Designed by Samuel Jackson (1807-1876) and built between 1841 and 1845, St Francis’ is the oldest Catholic church in Victoria and the first cathedral church of the Catholic Archdiocese of Melbourne.

When the Irish Franciscan Fr Patrick Geoghegan (1805-1864) laid the foundation stone on 4 October 1841, he named the church in honour of St Francis of Assisi, the founder of his order. A small timber chapel (1839) was located on the site while the present church was being built.

The nave was ready for the first Mass to be celebrated on 22 May 1842, and the completed church was blessed and opened on 23 October 1845.

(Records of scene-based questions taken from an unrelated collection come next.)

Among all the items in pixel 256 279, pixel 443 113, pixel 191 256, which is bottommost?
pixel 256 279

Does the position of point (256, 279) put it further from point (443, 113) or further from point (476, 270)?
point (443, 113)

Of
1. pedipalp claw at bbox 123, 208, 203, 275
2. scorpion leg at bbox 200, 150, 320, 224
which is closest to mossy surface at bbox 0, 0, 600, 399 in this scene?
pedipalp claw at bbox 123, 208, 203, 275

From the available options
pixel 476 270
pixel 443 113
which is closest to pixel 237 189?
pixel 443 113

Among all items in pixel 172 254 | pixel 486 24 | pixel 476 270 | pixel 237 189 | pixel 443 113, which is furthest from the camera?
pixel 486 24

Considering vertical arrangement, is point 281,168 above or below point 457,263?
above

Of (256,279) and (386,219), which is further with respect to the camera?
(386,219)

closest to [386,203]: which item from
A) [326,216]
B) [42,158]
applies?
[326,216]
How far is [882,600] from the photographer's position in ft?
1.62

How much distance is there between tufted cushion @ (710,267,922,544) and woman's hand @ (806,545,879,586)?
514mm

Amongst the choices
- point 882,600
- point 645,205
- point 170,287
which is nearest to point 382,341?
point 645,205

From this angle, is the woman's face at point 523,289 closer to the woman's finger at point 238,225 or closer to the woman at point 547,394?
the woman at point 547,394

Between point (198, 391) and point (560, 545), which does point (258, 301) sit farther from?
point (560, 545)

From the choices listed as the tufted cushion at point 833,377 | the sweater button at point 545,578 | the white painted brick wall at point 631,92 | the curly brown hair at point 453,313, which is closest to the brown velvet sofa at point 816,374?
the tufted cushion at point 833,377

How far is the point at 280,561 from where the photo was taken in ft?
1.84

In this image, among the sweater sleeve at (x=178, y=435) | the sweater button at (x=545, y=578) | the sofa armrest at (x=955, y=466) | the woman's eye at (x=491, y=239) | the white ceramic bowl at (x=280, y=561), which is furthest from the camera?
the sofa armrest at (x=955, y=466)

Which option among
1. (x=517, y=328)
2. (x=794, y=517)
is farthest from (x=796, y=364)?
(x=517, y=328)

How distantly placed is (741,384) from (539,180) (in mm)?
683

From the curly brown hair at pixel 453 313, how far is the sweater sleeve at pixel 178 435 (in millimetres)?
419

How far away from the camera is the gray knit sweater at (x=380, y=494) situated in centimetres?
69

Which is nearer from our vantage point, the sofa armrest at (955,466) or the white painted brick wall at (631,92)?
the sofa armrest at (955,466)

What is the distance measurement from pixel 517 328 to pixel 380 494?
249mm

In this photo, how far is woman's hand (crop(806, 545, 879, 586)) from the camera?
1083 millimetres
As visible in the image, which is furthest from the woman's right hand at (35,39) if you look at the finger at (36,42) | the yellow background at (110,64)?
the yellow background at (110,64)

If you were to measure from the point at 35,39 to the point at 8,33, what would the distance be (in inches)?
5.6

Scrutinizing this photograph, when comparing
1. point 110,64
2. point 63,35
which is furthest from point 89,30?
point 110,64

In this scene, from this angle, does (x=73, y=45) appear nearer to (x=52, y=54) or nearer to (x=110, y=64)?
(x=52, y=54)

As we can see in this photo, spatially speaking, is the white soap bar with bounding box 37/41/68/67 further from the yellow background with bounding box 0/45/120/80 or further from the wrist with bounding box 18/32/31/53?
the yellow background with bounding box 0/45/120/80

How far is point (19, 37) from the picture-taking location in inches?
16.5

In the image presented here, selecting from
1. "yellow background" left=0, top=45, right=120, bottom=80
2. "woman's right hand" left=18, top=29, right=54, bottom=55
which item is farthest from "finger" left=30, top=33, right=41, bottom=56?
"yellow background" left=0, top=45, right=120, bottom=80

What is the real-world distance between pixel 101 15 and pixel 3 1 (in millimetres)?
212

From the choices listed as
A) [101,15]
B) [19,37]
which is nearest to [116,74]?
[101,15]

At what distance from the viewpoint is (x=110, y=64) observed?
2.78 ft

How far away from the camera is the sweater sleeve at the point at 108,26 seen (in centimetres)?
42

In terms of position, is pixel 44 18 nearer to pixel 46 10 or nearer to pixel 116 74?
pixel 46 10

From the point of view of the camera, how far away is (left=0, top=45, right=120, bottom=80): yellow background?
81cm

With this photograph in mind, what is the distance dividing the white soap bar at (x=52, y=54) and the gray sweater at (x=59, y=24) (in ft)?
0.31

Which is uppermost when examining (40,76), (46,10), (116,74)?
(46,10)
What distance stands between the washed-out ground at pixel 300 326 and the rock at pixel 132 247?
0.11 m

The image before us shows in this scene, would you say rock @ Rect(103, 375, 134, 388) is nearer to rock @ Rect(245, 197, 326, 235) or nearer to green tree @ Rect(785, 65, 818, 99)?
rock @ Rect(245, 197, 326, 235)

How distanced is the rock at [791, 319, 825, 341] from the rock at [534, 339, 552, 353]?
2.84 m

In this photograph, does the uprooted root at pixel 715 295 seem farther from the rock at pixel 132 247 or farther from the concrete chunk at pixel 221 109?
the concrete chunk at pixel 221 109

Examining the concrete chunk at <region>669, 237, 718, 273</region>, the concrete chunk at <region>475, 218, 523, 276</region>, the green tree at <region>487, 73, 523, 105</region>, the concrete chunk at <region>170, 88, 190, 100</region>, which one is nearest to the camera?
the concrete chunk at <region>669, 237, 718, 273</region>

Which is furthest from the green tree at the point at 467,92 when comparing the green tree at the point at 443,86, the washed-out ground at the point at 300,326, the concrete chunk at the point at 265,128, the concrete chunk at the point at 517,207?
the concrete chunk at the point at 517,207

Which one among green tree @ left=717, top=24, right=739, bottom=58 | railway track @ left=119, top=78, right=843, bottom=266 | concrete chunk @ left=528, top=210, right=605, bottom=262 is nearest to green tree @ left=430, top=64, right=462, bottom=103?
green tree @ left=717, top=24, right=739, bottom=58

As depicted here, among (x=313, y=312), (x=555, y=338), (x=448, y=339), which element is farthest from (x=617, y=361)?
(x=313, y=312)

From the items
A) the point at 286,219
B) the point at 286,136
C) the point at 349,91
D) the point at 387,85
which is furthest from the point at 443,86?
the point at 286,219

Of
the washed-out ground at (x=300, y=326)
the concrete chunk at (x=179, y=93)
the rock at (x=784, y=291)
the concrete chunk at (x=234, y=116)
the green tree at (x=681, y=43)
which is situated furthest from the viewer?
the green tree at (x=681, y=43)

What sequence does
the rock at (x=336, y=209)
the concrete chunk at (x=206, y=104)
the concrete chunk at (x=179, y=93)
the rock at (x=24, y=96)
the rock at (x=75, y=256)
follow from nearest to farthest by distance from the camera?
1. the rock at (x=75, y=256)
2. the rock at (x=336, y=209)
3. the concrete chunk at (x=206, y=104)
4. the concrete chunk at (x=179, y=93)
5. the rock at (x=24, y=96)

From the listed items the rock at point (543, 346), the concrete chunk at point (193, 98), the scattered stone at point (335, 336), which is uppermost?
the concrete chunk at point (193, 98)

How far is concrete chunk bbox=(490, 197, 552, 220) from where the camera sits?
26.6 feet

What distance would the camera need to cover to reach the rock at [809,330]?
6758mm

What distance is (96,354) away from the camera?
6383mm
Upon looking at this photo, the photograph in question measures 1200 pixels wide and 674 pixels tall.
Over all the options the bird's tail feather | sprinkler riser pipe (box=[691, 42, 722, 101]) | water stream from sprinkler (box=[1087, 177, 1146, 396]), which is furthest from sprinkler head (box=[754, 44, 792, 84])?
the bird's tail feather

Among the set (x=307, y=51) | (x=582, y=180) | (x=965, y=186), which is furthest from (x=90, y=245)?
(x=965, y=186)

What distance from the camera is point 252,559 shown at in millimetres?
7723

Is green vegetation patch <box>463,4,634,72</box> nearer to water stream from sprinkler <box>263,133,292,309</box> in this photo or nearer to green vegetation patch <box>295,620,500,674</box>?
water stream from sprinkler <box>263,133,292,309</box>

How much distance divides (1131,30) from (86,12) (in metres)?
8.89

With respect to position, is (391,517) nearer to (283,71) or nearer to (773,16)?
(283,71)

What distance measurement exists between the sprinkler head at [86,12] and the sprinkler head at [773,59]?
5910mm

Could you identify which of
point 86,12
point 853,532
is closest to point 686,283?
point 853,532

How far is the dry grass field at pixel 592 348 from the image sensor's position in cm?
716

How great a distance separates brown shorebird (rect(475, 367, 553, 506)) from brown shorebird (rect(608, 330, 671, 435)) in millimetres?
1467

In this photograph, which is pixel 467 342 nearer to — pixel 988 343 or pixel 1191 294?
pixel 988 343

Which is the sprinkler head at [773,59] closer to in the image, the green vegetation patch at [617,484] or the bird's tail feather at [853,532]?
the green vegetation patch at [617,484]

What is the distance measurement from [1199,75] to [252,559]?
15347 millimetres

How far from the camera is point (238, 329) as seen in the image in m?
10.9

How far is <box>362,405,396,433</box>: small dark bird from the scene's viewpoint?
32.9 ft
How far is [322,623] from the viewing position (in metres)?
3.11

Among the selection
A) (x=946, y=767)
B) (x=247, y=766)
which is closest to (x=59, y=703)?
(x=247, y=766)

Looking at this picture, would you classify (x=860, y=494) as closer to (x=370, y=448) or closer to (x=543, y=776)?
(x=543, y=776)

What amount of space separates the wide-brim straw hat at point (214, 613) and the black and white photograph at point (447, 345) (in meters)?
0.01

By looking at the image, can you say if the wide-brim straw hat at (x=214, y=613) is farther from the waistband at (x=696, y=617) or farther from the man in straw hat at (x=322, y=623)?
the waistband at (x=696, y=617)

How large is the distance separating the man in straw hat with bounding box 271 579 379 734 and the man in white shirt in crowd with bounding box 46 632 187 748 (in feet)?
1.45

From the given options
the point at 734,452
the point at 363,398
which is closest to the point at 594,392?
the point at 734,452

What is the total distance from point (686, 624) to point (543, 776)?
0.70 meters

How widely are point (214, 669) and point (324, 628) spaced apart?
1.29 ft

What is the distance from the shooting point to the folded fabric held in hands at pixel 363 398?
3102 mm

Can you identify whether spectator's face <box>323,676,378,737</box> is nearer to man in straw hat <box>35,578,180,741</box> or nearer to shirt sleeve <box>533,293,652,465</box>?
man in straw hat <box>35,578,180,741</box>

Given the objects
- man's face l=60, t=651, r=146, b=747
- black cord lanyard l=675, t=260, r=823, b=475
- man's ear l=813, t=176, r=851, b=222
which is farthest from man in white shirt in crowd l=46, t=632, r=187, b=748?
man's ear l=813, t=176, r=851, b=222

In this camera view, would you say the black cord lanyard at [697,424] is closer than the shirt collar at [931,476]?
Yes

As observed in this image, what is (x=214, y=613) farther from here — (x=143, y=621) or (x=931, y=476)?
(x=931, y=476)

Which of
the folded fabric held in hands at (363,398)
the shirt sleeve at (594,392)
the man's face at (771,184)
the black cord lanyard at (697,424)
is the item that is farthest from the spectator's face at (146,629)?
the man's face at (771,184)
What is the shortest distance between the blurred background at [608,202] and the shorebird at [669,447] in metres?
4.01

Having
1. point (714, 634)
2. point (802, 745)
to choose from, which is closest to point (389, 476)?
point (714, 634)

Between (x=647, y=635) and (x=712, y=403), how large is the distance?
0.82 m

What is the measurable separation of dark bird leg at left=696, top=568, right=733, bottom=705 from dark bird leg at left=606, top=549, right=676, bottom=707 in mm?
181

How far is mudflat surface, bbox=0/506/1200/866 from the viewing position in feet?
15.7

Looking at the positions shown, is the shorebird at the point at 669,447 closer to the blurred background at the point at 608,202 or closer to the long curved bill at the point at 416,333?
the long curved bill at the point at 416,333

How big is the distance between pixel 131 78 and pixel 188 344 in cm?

St Francis’ R.C. Church, Melbourne, 1854.

Image Credit:Tinted lithograph drawn by artist Edmund Thomas (1827-1867). Lithographer D. James. State Library of Victoria Collection


St Francis’ has a close historical and religious association with St Mary of the Cross MacKillop (1842–1909), who was baptised at St Francis’ Church in 1842. She later made her first Holy Communion at St Francis’ and also received the Sacrament of Confirmation in this church.

In 1848, when Bishop James Alipius Goold (1812-1886) arrived in Melbourne, St Francis’became a cathedral. After work began on Melbourne’s St Patrick’s Cathedral in December 1858, St Francis’ became a temporary or ‘pro-cathedral’ before finally losing its cathedral status when the nave of the partially built St Patrick’s Cathedral opened for worship in the late 1860s.


St Francis’ Church is built on the original block of land granted to the Catholic Church after the arrival of Fr Geoghegan in 1839. This land has also been the historic location of the first Catholic seminary in Victoria (1850-1855), the first Australian conference of the Society ofSt Vincent de Paul (1854), a pioneer school of the Sisters of Mercy (1873-1933), and the first school of the Christian Brothers in Australia (1869-1909).

At different times in the past, two Catholic newspapers were located on the St Francis’ site,as well as numerous organisations and societies including the Catholic Missions Office, the Catholic Welfare Organisation, the Young Christian Workers and the Catholic Women’s Social Guild.

Notable among the changes made to St Francis’ Church over the years, the beautiful ‘Ladye Chapel’ on the western side of the building was constructed in the mid 1850s and blessed on 31 May 1858.

A classical style semi-circular sanctuary was built as an extension to the church in the late1870s, designed by the leading architectural firm of Reed and Barnes.